That flustered Sweeney, who happens to be the president of the Disney-ABC Television Group.

“You’re going to have a television if I have to nail it to your wall,” she told her daughter, according to comments she made at a Reuters event this week. “You have to have one.”

But she does not, actually. For 60 years, TV could be watched only one way: through the television set. Now, though, millions watch shows like “Grey’s Anatomy” on demand and online on network Web sites like Sweeney’s ABC.com and on the Internet’s most popular streaming hub, Hulu.com.

How people watch TV on demand — and whether they should pay for the privilege — is a critical issue in the landmark deal, announced Thursday, that will give Comcast control of NBC Universal. In the deal, Comcast will become a co-owner of Hulu.

Like all its broadcast rivals, NBC rushed to put its popular shows on the Web years ago, hoping to secure a piece of the booming online advertising market and offset an eroding audience.

The viewers came in droves, but the ad revenues have not materialized as expected.
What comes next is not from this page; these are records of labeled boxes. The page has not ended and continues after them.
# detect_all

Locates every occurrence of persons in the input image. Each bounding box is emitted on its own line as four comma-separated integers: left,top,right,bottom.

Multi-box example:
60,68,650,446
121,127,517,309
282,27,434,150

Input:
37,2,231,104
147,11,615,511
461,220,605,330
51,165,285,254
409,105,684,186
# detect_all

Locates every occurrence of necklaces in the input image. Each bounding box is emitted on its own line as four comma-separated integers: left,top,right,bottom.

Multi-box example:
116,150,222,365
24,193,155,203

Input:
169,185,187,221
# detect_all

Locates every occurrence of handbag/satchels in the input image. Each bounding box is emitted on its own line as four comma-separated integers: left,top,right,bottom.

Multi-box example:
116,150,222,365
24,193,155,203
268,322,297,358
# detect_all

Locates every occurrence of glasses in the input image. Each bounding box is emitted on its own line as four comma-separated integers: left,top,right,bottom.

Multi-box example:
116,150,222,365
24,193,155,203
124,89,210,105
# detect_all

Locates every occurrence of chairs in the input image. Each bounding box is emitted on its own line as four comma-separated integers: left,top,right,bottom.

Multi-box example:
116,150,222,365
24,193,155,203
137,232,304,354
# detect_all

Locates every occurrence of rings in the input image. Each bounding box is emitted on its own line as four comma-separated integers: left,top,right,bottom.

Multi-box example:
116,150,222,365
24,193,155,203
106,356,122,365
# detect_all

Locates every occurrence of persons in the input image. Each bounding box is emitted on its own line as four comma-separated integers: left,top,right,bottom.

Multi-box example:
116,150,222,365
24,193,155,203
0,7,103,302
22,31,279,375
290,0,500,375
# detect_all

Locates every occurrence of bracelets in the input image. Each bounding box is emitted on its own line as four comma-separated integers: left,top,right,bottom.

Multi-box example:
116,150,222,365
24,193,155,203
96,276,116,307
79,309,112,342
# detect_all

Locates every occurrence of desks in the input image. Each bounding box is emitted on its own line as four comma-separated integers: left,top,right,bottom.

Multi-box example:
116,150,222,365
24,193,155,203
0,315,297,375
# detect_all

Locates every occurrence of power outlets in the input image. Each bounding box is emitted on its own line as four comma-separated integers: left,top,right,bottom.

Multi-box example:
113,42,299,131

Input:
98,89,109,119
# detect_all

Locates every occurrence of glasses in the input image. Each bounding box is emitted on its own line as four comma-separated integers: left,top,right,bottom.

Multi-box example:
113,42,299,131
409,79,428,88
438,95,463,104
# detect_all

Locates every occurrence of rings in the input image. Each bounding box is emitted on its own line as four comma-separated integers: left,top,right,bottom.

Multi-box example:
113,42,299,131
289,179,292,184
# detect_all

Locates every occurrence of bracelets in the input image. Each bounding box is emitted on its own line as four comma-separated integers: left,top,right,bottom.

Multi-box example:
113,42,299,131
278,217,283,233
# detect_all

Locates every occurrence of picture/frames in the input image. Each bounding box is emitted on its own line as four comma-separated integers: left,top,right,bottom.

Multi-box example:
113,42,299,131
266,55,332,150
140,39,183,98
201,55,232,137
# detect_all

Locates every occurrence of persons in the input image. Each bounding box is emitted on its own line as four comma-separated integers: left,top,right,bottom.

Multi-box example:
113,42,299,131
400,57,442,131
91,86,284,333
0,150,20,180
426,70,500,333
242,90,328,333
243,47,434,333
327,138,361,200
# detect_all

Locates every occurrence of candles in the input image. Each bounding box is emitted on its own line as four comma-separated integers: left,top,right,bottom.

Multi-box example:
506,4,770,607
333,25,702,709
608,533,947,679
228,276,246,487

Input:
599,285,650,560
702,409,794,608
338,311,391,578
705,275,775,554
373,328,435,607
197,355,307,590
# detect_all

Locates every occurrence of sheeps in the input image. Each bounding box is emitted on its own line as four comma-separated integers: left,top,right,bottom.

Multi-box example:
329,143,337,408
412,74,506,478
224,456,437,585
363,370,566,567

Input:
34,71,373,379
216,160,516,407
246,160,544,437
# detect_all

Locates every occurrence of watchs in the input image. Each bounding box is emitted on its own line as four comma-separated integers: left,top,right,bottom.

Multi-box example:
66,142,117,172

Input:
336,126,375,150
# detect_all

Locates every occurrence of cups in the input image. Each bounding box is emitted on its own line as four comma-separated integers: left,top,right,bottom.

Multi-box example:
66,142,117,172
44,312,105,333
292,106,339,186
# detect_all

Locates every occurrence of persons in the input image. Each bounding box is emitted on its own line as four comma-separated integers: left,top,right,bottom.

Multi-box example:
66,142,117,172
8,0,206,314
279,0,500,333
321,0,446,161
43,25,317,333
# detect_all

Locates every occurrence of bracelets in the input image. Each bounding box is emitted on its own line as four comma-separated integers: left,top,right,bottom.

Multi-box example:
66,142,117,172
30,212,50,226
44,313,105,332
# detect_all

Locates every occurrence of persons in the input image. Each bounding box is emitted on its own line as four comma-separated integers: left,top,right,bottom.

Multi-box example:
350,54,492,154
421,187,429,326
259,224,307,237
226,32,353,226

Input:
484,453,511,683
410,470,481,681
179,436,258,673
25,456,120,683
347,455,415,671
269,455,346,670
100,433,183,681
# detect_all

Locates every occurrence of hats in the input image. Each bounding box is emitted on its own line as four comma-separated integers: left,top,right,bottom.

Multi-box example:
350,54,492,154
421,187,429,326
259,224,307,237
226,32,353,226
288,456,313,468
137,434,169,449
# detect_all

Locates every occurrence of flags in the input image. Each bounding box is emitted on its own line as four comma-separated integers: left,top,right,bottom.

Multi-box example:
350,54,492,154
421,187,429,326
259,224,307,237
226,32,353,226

By giving away TV episodes online, “the industry is literally tossing money and premium content away,” Barry M. Meyer, the Warner Brothers Entertainment chief executive, said in a speech in October.

Comcast, the country’s largest cable operator, has already been using its considerable muscle to limit how many shows are available online, lest people think they can cancel their costly cable subscriptions and watch free online. Now the company — which, if the NBC deal passes government muster, will own a piece of the biggest site that threatens to undercut its core business — is looking for ways to charge for ubiquitous access to shows.

With millions now watching TV on their computers, can the media companies put the Hulu genie back in the bottle?

The scramble by TV companies to preserve its ad model while giving consumers choice — what Comcast’s chief executive called in interviews Thursday “anytime, anywhere media” — mirrors the efforts of newspapers, magazines and radio companies to wring more money from digital media. But all are facing some entrenched habits.

“If you disrupt the consumer experience, you’re in trouble,” warns Mike Kelley, a partner at PricewaterhouseCoopers.

Stephen B. Burke, the chief operating officer of Comcast, recently called streaming “the biggest social movement I’ve ever seen.… Online video consumption is off the charts.”

NBC and the News Corp., the owner of Fox, jointly formed Hulu in 2007. Disney later became an equity partner in Hulu. On Hulu and sites like it, TV episodes are available any time, usually for a full month after they premiere; the images are crystal clear, and the commercial breaks are short.